• _Exercises to complete_:
A - Decide whether each statement agrees with the forum thread about Dante's birthday: (i) Dante got a special breakfast on his birthday; (ii) Dante is turning 4; (iii) one photo caption says Dante was about four months old on the way home. For each, answer yes or no and quote the words from the thread that decide it.
B - Proceed with the forum thread about Dante's birthday, continuing from the point where it stops.

• _Extract to read_:
------------------------------------------------------------------------

# Happy Birthday Dante!



## Barb E (Jun 6, 2004)

What a crappy birthday for Dante.
No birthday pictures this year since his leg is all fat, he didn't get a special breakfast because he couldn't eat before the MRI and now he's miserable from the anesthesia.

I can't believe he's 4, where has the time gone?

Happy birthday Bubba!

On the way home (4ish months old)









1st Birthday









2nd birthday









3rd Birthday









4th Birthday
Coming soon


----------



## hudak004 (Aug 3, 2006)

Happy 4th Dante! Hope ya are better soon


----------



## kelso (Jan 22, 2007)

Dante!!


----------



## ldpeterson (Feb 13, 2005)

Happy Birthday Dante you big hunk!


----------



## tracyc (Feb 23, 2005)

------------------------------------------------------------------------

• _Record excerpts_:

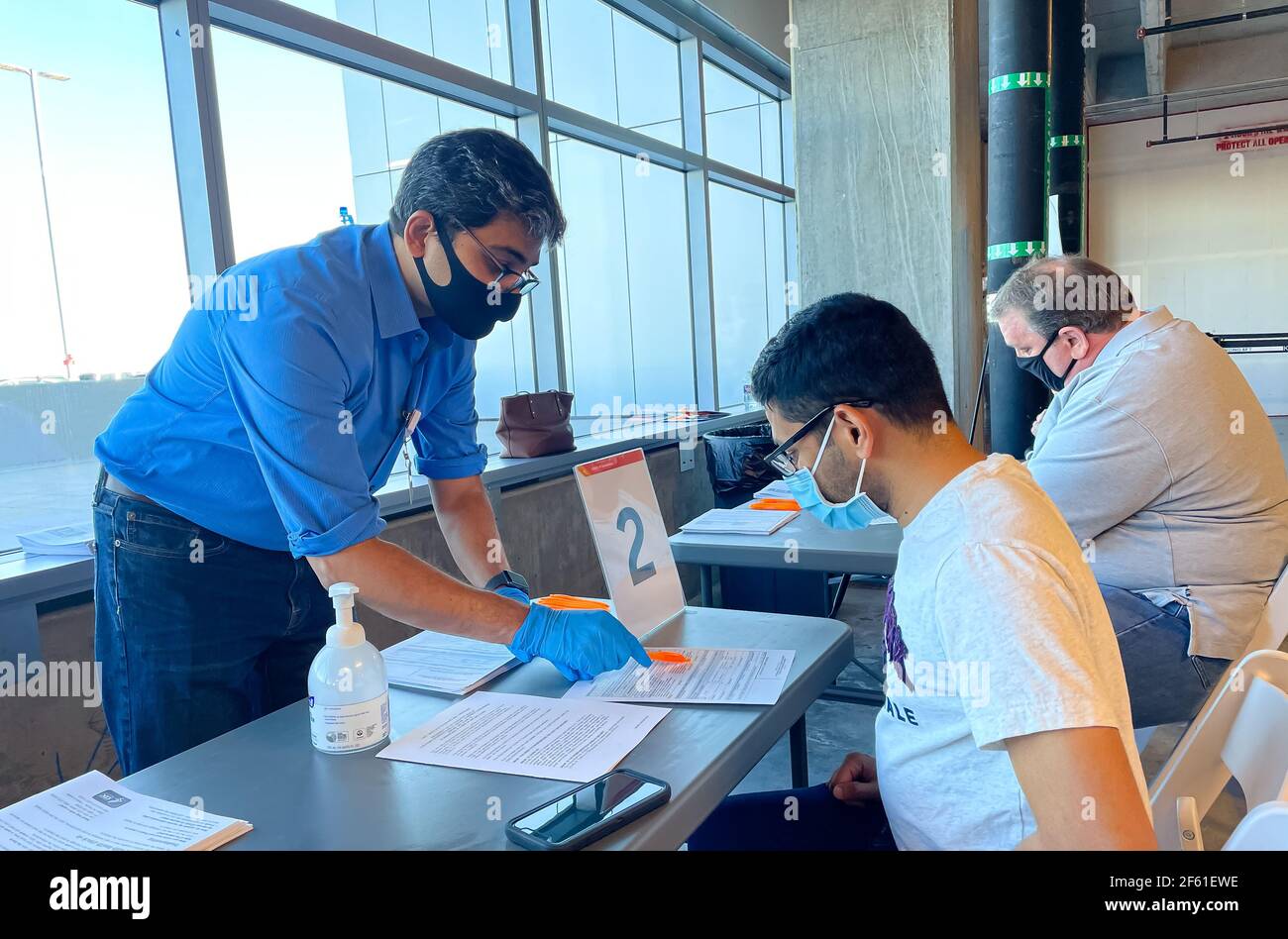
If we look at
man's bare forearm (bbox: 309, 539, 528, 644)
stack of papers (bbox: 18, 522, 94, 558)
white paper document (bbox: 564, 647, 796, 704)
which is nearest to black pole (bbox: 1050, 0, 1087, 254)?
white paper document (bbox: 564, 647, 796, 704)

------------------------------------------------------------------------

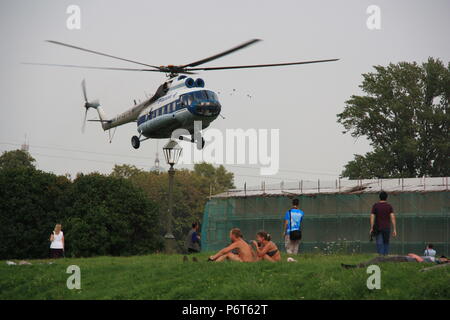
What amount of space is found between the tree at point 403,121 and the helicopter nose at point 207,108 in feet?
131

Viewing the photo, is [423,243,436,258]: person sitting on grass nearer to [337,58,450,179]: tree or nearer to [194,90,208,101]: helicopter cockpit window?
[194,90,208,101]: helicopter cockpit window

------------------------------------------------------------------------

• _Answer set_:
A -
(i) No: "he didn't get a special breakfast because he couldn't eat before the MRI"
(ii) Yes: "I can't believe he's 4"
(iii) Yes: "On the way home (4ish months old)"

B -
Happy birthday big boy. Hope you're back to your old self soon.


----------



## GSD10 (May 20, 2007)

Great pictures...looking forward to block 4


----------



## Sean Rescue Mom (Jan 24, 2004)

Happy 4th Birthday. Hope you celebrate in style.


----------



## DancingCavy (Feb 19, 2001)

Happy 4th Birthday, Dante. Feel better soon.


----------



## NCSFK9 (Oct 9, 2006)

Well Happy Birthday Dante!!! What a handsome young man you are! Hope you are feeling back to your old self again soon!


----------



## CherryCola (Apr 24, 2006)

Happy Birthday darlin'!!! Cherry sends you kisses and hopes you feel better soon


----------



## JenM66 (Jul 28, 2005)

Happy Bark Day! Hope you're up and around soon! Waiting for that 4th b'day picture!!


----------



## elsie (Aug 22, 2001)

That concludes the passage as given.